Mix ‘n’ Match

I’ve written a bit about my entity-component system in the past, and about how I define entities and their components in my editor using XML markup. My editor defines a hierarchy of entities where the markup of each parent is prepended to one’s own. XML tags typically correspond 1:1 to components, and in the event that an entity and one of its ancestors both provide the same tag, the decision to append vs. overwrite can usually be inferred from context. (In some cases, when either option may be desirable, attributes can be used to make this explicit instead.)

Sample entity hierarchy from Super Win

This served me well enough on Super Win the Game, but as I’ve started thinking seriously about content production for the Gunmetal Arcadia prequel (title to be revealed in Wednesday’s video; stay tuned), I’ve run into a few cases where a strict single-parent hierarchy just doesn’t make a whole lot of sense and has led to some redundant markup bloat.

Consider the case of things that may drop items. Enemies drop items when they die, but environmental things like torches and sconces do too. In order to avoid copying and pasting markup between these, and to ensure we keep them in sync if we decide to change how item drops work, it makes sense to parent each of these abstract entity definitions (enemies and environmental objects) to a base “item dropper” abstract entity definition.

Proposed consolidation of item drop markup to a parent entity

But this introduces its own problems. What happens, for instance, when we want to generalize the concept of things that have AI between enemies and NPCs? Environmental objects like torches and sconces certainly don’t need AI, so it doesn’t make sense to derive the “item dropper” entity from this “AI driven” entity. But likewise, NPCs can’t die and will never drop items, so it doesn’t make sense to derive the “AI driven” entity from our “item dropper.”

Not a good solution. Why is an item dropper necessarily AI-driven? Environmental objects require no AI.


Also not a good solution. Why is an AI-driven thing also necessarily an item dropper? NPCs will never drop items.

What we really want is to be able to pick and choose from an arbitrary number of parent entities. In this way, we can treat these parents not as a strict hierarchy, but as more of a system of composable interfaces.

A proposal for a better hierarchy. Note that our enemy entity now has two parents.

When I started implementing this, I was thinking about it in terms of multiple inheritance, but that term carries some baggage that doesn’t really apply here. In truth, neither “inheritance” nor “composition” is really an appropriate expression here, as these aren’t classes and don’t provide functions. This is simply a way of prepending associated data to a sheet of XML markup, and for the sake of familiarity, I’m thinking about it in terms of programming concepts.

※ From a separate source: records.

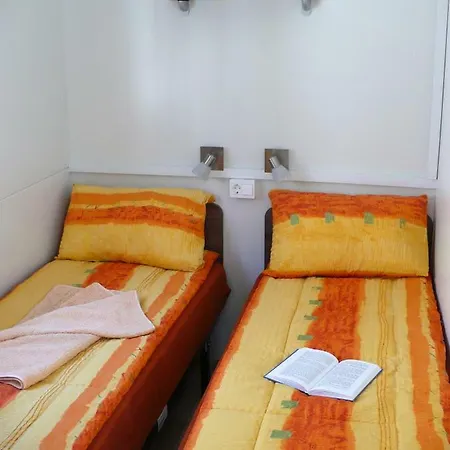 Victoria Mobilehome In Centro Vacanze San Francesco Kemp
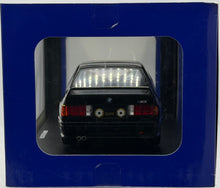 Load image into Gallery viewer, WERK 83 1/18 – BMW M3 (E30) – Winner 1000km Bathurst 1987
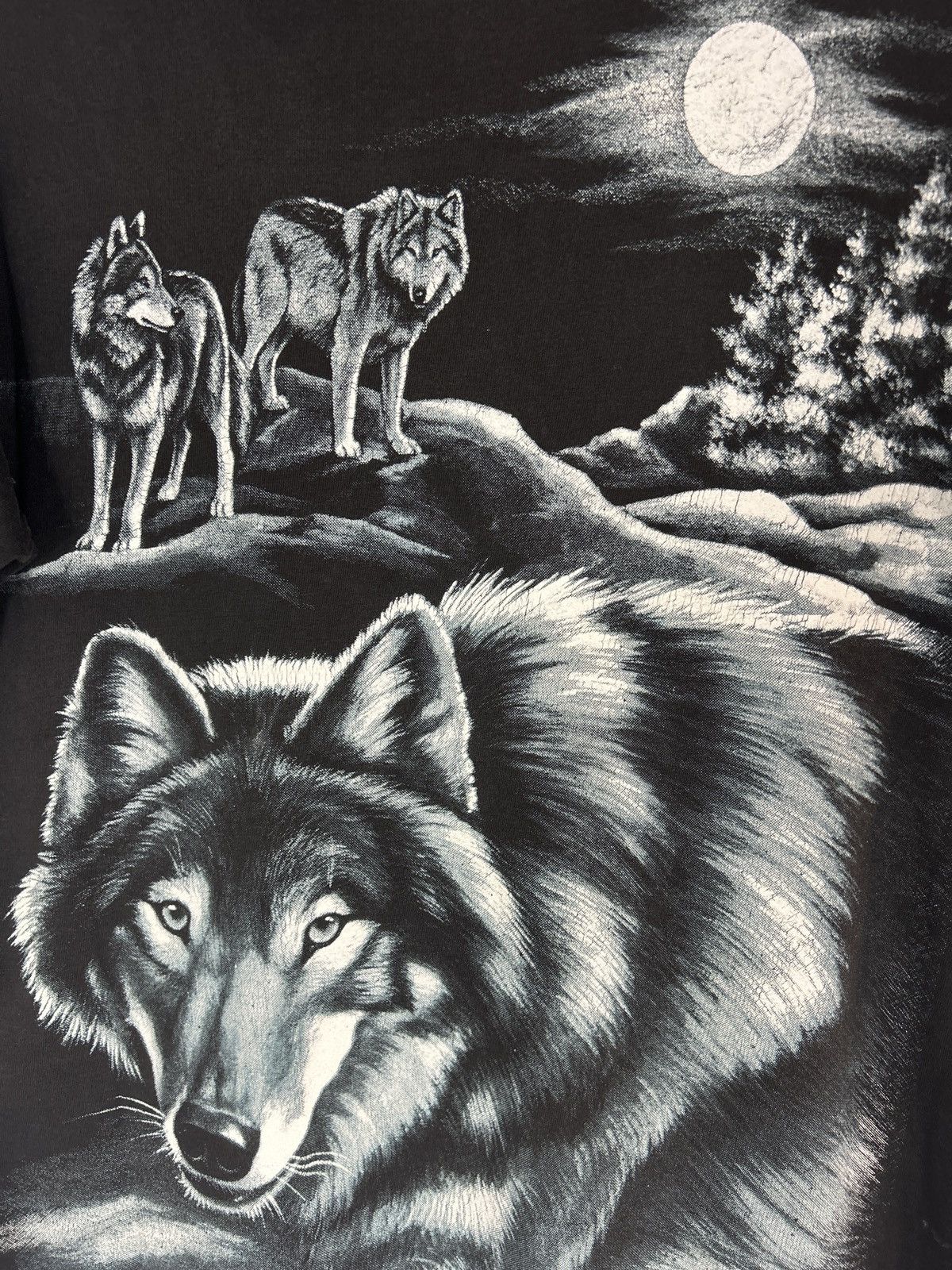 Vintage Vintage 1994 Harlequin Nancy Blauer Wolf All Over Print Tee Size US L / EU 52-54 / 3 - 4 Thumbnail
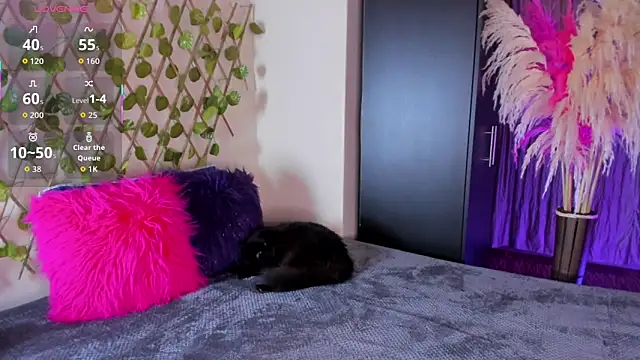 maddysonn 222 online show from 11/21/25, 09:13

My implementation is fairly simple: instead of a single parent entity definition, an entity may specify an arbitrary number of parents. The editor interface prevents loops by disallowing an entity’s own descendents from being selected as ancestors, but otherwise, anything is fair game. Conflicts or redundancies are avoided by explicitly specifying the order in which parents are evaluated. In the event that an entity is derived from A and B, each of which is derived from C, the resulting output could be either the concatenation of C-A-B or C-B-A. By requiring the order to be specified within the editor, these sorts of ambiguities are avoided.

The editor tool for selecting parent entities.

This implementation gives me the freedom and flexibility to choose how I want to structure my data. My expectation is that as I start migrating existing content over to this new format and building new content on top of that, I’ll start to get a feel for best practices, and maybe that can be another blog somewhere down the road.